Saved data entries:
============================================================
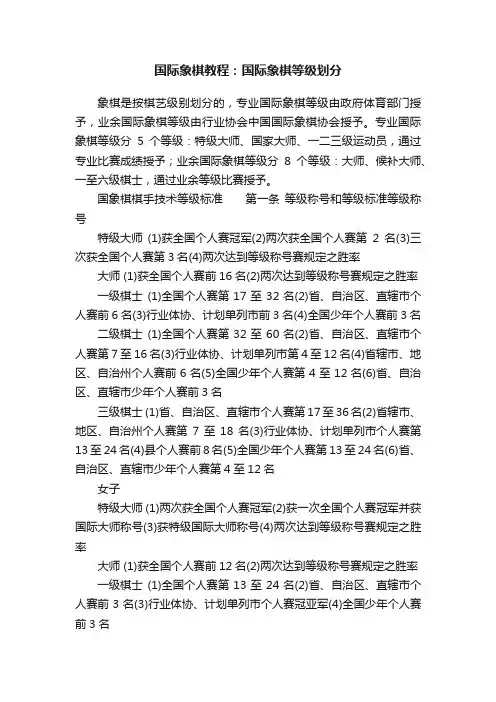 国际象棋教程：国际象棋等级划分

象棋是按棋艺级别划分的，专业国际象棋等级由政府体育部门授予，业余国际象棋等级由行业协会中国国际象棋协会授予。专业国际象棋等级分 5 个等级：特级大师、国家大师、一二三级运动员，通过专业比赛成绩授予；业余国际象棋等级分 8 个等级：大师、候补大师、一至六级棋士，通过业余等级比赛授予。

国象棋棋手技术等级标准　　第一条 等级称号和等级标准等级称号

特级大师 (1)获全国个人赛冠军(2)两次获全国个人赛第 2 名(3)三次获全国个人赛第 3 名(4)两次达到等级称号赛规定之胜率

大师 (1)获全国个人赛前 16 名(2)两次达到等级称号赛规定之胜率

一级棋士 (1)全国个人赛第 17 至 32 名(2)省、自治区、直辖市个人赛前 6 名(3)行业体协、计划单列市前 3 名(4)全国少年个人赛前 3 名

二级棋士 (1)全国个人赛第 32 至 60 名(2)省、自治区、直辖市个人赛第 7 至 16 名(3)行业体协、计划单列市第 4 至 12 名(4)省辖市、地区、自治州个人赛前 6 名(5)全国少年个人赛第 4 至 12 名(6)省、自治区、直辖市少年个人赛前 3 名

三级棋士 (1)省、自治区、直辖市个人赛第 17 至 36 名(2)省辖市、地区、自治州个人赛第 7 至 18 名(3)行业体协、计划单列市个人赛第 13 至 24 名(4)县个人赛前 8 名(5)全国少年个人赛第 13 至 24 名(6)省、自治区、直辖市少年个人赛第 4 至 12 名

女子

特级大师 (1)两次获全国个人赛冠军(2)获一次全国个人赛冠军并获国际大师称号(3)获特级国际大师称号(4)两次达到等级称号赛规定之胜率

大师 (1)获全国个人赛前 12 名(2)两次达到等级称号赛规定之胜率

一级棋士 (1)全国个人赛第 13 至 24 名(2)省、自治区、直辖市个人赛前 3 名(3)行业体协、计划单列市个人赛冠亚军(4)全国少年个人赛前 3 名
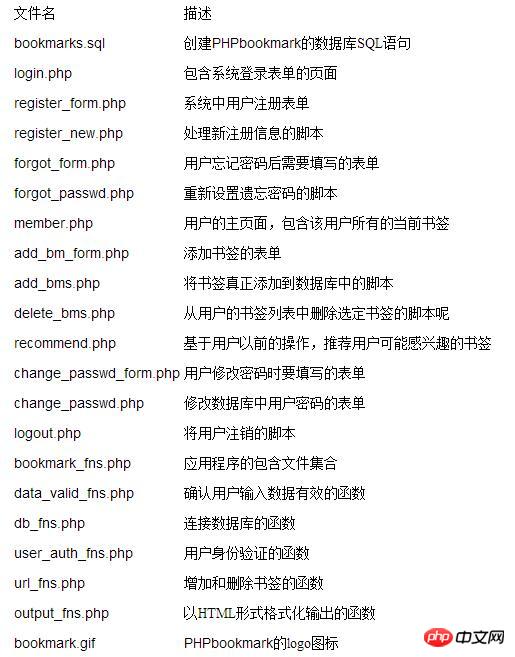 | 文件名 | 描述 |
|---|---|
| bookmarks.sql | 创建PHPbookmark的数据库SQL语句 |
| login.php | 包含系统登录表单的页面 |
| register_form.php | 系统中用户注册表单 |
| register_new.php | 处理新注册信息的脚本 |
| forgot_form.php | 用户忘记密码后需要填写的表单 |
| forgot_passwd.php | 重新设置遗忘密码的脚本 |
| member.php | 用户的主页面，包含该用户所有的当前书签 |
| add_bm_form.php | 添加书签的表单 |
| add_bms.php | 将书签真正添加到数据库中的脚本 |
| delete_bms.php | 从用户的书签列表中删除选定书签的脚本呢 |
| recommend.php | 基于用户以前的操作，推荐用户可能感兴趣的书签 |
| change_passwd_form.php | 用户修改密码时要填写的表单 |
| change_passwd.php | 修改数据库中用户密码的表单 |
| logout.php | 将用户注销的脚本 |
| bookmark_fns.php | 应用程序的包含文件集合 |
| data_valid_fns.php | 确认用户输入数据有效的函数 |
| db_fns.php | 连接数据库的函数 |
| user_auth_fns.php | 用户身份验证的函数 |
| url_fns.php | 增加和删除书签的函数 |
| output_fns.php | 以HTML形式格式化输出的函数 |
| bookmark.gif | PHPbookmark的logo图标 |

php 中文网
============================================================
For each line in the data that holds "行业体协", add one to a count, then report that count alone.

→ **Answer to this exercise**: 4